*EXERCISE BRIEF*
Repeat the material in full. Keep every line exactly as it is.

*RECORDS TO USE*
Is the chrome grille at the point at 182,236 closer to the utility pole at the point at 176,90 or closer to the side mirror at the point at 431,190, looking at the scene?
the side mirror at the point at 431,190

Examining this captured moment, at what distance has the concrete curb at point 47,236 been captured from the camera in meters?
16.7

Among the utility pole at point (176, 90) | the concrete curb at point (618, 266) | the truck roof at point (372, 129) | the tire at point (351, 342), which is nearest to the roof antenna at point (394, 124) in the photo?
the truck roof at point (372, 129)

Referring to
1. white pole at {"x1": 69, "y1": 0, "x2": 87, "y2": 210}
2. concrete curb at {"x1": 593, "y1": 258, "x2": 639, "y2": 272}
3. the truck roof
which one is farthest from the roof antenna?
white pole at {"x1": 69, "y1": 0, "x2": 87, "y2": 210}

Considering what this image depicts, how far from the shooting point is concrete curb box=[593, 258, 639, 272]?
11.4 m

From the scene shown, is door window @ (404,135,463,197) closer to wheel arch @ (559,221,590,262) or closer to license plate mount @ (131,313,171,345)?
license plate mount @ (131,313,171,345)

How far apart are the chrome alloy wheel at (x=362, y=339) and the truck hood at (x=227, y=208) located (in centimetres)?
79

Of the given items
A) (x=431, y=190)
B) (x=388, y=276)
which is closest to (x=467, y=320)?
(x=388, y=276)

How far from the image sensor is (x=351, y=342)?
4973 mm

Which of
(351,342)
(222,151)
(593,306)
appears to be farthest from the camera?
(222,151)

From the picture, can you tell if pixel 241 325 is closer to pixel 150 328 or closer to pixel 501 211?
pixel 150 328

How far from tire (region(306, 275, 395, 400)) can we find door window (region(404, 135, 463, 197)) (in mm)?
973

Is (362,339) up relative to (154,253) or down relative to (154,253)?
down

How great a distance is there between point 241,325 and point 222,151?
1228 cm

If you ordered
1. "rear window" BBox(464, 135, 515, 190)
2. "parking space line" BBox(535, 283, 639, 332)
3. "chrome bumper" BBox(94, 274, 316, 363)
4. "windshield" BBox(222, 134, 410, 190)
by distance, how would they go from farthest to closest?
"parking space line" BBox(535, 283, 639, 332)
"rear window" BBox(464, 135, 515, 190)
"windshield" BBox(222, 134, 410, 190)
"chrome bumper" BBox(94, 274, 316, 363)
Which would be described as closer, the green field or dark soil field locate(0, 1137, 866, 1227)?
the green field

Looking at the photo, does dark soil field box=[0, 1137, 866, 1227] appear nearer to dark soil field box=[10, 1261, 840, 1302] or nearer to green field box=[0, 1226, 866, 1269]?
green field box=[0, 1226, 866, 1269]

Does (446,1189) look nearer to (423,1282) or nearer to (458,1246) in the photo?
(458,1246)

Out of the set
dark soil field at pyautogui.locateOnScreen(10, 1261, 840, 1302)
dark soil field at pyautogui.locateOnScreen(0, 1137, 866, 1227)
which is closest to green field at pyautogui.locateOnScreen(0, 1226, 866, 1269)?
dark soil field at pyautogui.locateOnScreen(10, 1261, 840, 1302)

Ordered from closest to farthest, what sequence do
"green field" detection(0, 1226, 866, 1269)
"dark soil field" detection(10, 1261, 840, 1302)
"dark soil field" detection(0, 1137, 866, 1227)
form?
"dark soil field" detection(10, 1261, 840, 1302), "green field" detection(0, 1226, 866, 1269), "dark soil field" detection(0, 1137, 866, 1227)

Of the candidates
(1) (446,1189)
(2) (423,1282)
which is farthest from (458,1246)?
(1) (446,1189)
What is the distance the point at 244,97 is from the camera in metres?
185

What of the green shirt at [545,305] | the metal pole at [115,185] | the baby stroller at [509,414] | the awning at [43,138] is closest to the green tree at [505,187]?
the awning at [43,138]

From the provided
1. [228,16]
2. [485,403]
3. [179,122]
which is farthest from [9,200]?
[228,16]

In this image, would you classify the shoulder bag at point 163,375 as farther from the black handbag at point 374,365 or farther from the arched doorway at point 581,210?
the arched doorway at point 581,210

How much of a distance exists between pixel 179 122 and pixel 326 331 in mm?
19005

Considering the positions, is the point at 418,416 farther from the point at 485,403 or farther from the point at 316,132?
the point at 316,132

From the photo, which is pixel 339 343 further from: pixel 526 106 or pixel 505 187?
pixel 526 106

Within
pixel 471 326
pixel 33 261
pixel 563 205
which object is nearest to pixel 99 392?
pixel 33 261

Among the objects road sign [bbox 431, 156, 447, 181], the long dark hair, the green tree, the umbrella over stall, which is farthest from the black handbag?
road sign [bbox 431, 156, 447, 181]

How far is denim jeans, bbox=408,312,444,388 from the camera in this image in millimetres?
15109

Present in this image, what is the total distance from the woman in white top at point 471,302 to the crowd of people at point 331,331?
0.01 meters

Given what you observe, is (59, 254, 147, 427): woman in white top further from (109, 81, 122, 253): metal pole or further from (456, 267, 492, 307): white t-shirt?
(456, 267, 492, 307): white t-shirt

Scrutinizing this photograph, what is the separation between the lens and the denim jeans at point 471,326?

*RESULT OF THIS EXERCISE*
Is the chrome grille at the point at 182,236 closer to the utility pole at the point at 176,90 or closer to the side mirror at the point at 431,190, looking at the scene?
the side mirror at the point at 431,190

Examining this captured moment, at what distance has the concrete curb at point 47,236 been captured from the camera in meters?
16.7

Among the utility pole at point (176, 90) | the concrete curb at point (618, 266) | the truck roof at point (372, 129) | the tire at point (351, 342), which is nearest to the roof antenna at point (394, 124) in the photo?
the truck roof at point (372, 129)

Referring to
1. white pole at {"x1": 69, "y1": 0, "x2": 87, "y2": 210}
2. concrete curb at {"x1": 593, "y1": 258, "x2": 639, "y2": 272}
3. the truck roof
which one is farthest from the roof antenna?
white pole at {"x1": 69, "y1": 0, "x2": 87, "y2": 210}

Considering what this image depicts, how far from the shooting point is concrete curb box=[593, 258, 639, 272]?
11.4 m

From the scene shown, is door window @ (404,135,463,197) closer to wheel arch @ (559,221,590,262) or closer to license plate mount @ (131,313,171,345)?
license plate mount @ (131,313,171,345)

How far apart are the chrome alloy wheel at (x=362, y=339) and the truck hood at (x=227, y=208) located (in centimetres)?
79

Of the given items
A) (x=431, y=190)
B) (x=388, y=276)
which is closest to (x=467, y=320)?
(x=388, y=276)

How far from the image sensor is (x=351, y=342)?
4973 mm

Which of
(351,342)
(222,151)
(593,306)
appears to be farthest from the camera?
(222,151)

From the picture, can you tell if pixel 241 325 is closer to pixel 150 328 or closer to pixel 501 211?
pixel 150 328

How far from tire (region(306, 275, 395, 400)) can we find door window (region(404, 135, 463, 197)) (in mm)?
973

Is (362,339) up relative to (154,253) or down relative to (154,253)?
down

How great a distance is there between point 241,325 and point 222,151?
1228 cm

If you ordered
1. "rear window" BBox(464, 135, 515, 190)
2. "parking space line" BBox(535, 283, 639, 332)
3. "chrome bumper" BBox(94, 274, 316, 363)
4. "windshield" BBox(222, 134, 410, 190)
by distance, how would they go from farthest to closest?
"parking space line" BBox(535, 283, 639, 332)
"rear window" BBox(464, 135, 515, 190)
"windshield" BBox(222, 134, 410, 190)
"chrome bumper" BBox(94, 274, 316, 363)
Which would be described as closer, the green field or dark soil field locate(0, 1137, 866, 1227)?
the green field

Looking at the photo, does dark soil field box=[0, 1137, 866, 1227] appear nearer to dark soil field box=[10, 1261, 840, 1302] or nearer to green field box=[0, 1226, 866, 1269]?
green field box=[0, 1226, 866, 1269]

Does (446,1189) look nearer to (423,1282) or nearer to (458,1246) in the photo?
(458,1246)

Out of the set
dark soil field at pyautogui.locateOnScreen(10, 1261, 840, 1302)
dark soil field at pyautogui.locateOnScreen(0, 1137, 866, 1227)
which is closest to green field at pyautogui.locateOnScreen(0, 1226, 866, 1269)?
dark soil field at pyautogui.locateOnScreen(10, 1261, 840, 1302)

Ordered from closest to farthest, what sequence do
"green field" detection(0, 1226, 866, 1269)
"dark soil field" detection(10, 1261, 840, 1302)
"dark soil field" detection(0, 1137, 866, 1227)
form?
"dark soil field" detection(10, 1261, 840, 1302), "green field" detection(0, 1226, 866, 1269), "dark soil field" detection(0, 1137, 866, 1227)

Of the candidates
(1) (446,1189)
(2) (423,1282)
which is farthest from (458,1246)?
(1) (446,1189)
What is the distance the point at 244,97 is from the camera in metres?
185

What of the green shirt at [545,305] | the metal pole at [115,185] | the baby stroller at [509,414] | the awning at [43,138] is closest to the green tree at [505,187]?
the awning at [43,138]

From the provided
1. [228,16]
2. [485,403]
3. [179,122]
which is farthest from [9,200]?
[228,16]

In this image, would you classify the shoulder bag at point 163,375 as farther from the black handbag at point 374,365 or farther from the arched doorway at point 581,210?
the arched doorway at point 581,210

How much of a distance exists between pixel 179 122 and pixel 326 331 in mm?
19005

Considering the positions, is the point at 418,416 farther from the point at 485,403 or farther from the point at 316,132?
the point at 316,132

From the photo, which is pixel 339 343 further from: pixel 526 106 or pixel 505 187?
pixel 526 106

Within
pixel 471 326
pixel 33 261
pixel 563 205
which object is nearest to pixel 99 392?
pixel 33 261

Among the objects road sign [bbox 431, 156, 447, 181], the long dark hair, the green tree, the umbrella over stall, which is farthest from the black handbag?
road sign [bbox 431, 156, 447, 181]

How far is denim jeans, bbox=408,312,444,388 from the camera in this image in millimetres?
15109

Present in this image, what is the total distance from the woman in white top at point 471,302 to the crowd of people at point 331,331?
0.01 meters

Given what you observe, is (59, 254, 147, 427): woman in white top further from (109, 81, 122, 253): metal pole or further from (456, 267, 492, 307): white t-shirt?
(456, 267, 492, 307): white t-shirt

Scrutinizing this photograph, what is the separation between the lens and the denim jeans at point 471,326?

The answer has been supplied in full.